From: | "Pete St(dot) Onge" <pete(at)seul(dot)org> |
---|---|
To: | pgsql-hackers(at)postgresql(dot)org |
Subject: | Hosed PostGreSQL Installation |
Date: | 2002-09-21 05:54:55 |
Message-ID: | 20020921015454.U31893@moria.seul.org |
Views: | Raw Message | Whole Thread | Download mbox | Resend email |
Thread: | |
Lists: | pgsql-hackers |
As a result of some disk errors on another drive, an admin in our group
brought down the server hosting our pgsql databases with a kill -KILL
after having gone to runlevel 1 and finding the postmaster process still
running. No surprise, our installation was hosed in the process.

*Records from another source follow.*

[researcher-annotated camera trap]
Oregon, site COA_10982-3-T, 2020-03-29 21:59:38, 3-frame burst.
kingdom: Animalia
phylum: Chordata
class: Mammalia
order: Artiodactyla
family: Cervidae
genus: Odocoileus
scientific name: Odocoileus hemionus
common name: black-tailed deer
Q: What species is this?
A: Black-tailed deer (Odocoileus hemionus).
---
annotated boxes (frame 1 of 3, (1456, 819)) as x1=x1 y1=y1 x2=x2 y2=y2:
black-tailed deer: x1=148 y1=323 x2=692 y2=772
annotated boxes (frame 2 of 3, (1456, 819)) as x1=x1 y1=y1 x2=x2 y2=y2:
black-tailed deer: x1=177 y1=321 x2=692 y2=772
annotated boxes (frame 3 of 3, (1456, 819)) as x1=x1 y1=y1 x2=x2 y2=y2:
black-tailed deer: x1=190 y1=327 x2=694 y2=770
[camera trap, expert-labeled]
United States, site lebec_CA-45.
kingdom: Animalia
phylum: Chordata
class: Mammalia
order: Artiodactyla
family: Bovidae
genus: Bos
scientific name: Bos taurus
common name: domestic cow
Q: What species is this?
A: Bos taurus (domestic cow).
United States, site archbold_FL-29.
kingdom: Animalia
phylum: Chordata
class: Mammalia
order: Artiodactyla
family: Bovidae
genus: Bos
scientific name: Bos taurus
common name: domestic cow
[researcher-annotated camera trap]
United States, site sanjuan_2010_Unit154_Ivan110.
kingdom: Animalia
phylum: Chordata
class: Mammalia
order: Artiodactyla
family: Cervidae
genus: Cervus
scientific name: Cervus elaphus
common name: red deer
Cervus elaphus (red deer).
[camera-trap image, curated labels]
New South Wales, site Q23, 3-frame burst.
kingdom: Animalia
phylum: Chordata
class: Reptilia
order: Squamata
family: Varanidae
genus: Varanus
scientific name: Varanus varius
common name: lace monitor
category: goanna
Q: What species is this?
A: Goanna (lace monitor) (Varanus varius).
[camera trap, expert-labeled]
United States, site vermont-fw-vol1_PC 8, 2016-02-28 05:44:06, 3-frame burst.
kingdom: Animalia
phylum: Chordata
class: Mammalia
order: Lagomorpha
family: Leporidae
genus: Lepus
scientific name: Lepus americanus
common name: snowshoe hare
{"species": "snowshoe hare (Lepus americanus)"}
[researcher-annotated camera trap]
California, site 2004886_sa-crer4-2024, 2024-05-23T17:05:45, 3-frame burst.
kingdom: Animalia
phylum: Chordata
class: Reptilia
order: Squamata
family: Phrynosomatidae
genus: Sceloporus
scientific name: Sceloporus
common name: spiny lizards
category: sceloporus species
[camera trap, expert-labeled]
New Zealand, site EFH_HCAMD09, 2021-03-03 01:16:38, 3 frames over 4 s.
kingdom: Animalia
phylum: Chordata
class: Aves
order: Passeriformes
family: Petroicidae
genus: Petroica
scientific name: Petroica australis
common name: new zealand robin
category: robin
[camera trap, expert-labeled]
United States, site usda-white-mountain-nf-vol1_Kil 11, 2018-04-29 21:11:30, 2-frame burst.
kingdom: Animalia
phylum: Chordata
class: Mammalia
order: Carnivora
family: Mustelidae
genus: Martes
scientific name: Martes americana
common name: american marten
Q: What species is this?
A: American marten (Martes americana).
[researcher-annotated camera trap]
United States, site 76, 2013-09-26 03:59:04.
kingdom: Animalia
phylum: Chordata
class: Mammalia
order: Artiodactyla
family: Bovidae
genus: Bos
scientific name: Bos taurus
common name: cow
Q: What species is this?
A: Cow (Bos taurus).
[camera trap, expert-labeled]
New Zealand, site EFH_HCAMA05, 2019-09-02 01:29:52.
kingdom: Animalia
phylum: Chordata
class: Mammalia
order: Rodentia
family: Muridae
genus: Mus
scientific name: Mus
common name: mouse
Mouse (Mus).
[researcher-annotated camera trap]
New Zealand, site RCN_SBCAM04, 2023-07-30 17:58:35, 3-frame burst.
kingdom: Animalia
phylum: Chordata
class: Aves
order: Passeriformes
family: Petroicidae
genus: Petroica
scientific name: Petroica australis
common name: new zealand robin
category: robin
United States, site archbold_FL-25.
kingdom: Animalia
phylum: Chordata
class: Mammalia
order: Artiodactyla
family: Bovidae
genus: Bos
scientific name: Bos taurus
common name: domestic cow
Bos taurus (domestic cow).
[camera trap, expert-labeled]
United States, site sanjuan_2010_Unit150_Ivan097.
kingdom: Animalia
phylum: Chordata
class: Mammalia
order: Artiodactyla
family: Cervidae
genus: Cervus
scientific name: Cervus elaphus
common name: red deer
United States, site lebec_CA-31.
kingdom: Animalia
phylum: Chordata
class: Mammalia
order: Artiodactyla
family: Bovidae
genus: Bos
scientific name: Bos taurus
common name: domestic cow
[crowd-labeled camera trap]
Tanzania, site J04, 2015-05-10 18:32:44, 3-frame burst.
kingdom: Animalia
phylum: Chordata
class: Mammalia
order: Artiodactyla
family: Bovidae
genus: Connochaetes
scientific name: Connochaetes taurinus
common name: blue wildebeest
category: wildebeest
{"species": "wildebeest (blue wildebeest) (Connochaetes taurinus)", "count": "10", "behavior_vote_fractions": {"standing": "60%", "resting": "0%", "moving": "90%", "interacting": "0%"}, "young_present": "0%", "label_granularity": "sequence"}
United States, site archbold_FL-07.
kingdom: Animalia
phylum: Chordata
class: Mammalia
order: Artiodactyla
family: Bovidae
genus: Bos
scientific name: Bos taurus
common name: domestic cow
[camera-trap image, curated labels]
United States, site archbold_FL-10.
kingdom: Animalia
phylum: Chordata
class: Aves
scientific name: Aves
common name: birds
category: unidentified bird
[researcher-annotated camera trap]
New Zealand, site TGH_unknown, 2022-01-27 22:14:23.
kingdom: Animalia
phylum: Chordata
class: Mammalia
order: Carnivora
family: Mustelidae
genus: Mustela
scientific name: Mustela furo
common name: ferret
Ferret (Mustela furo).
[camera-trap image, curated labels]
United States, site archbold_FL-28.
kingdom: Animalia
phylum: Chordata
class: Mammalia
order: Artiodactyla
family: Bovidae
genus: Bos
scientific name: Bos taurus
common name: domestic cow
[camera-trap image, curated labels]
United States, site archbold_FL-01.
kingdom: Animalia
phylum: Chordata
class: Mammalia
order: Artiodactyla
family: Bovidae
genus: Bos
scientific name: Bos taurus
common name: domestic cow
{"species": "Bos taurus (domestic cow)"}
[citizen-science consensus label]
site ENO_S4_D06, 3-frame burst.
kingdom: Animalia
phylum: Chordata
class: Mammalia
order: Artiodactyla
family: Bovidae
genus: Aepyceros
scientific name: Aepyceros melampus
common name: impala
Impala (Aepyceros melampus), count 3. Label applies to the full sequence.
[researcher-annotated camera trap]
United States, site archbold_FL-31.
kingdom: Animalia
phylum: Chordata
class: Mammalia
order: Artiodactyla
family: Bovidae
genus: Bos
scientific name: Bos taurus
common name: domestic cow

After talking on #postgresql with klamath for about an hour or so to
work through the issue (many thanks!), it was suggested that I send
the info to this list.
Currently, PostGreSQL will no longer start, and gives this error.
bash-2.05$ /usr/bin/pg_ctl -D $PGDATA -p /usr/bin/postmaster start
postmaster successfully started
bash-2.05$ DEBUG: database system shutdown was interrupted at
2002-09-19 22:59:54 EDT
DEBUG: open(logfile 0 seg 0) failed: No such file or directory
DEBUG: Invalid primary checkPoint record
DEBUG: open(logfile 0 seg 0) failed: No such file or directory
DEBUG: Invalid secondary checkPoint record
FATAL 2: Unable to locate a valid CheckPoint record
/usr/bin/postmaster: Startup proc 11735 exited with status 512 - abort
Our setup is vanilla Red Hat 7.2, having pretty much all of the
postgresql-*-7.1.3-2 packages installed. Klamath asked if I had disabled
fsync in postgresql.conf, and the only non-default (read: non-commented)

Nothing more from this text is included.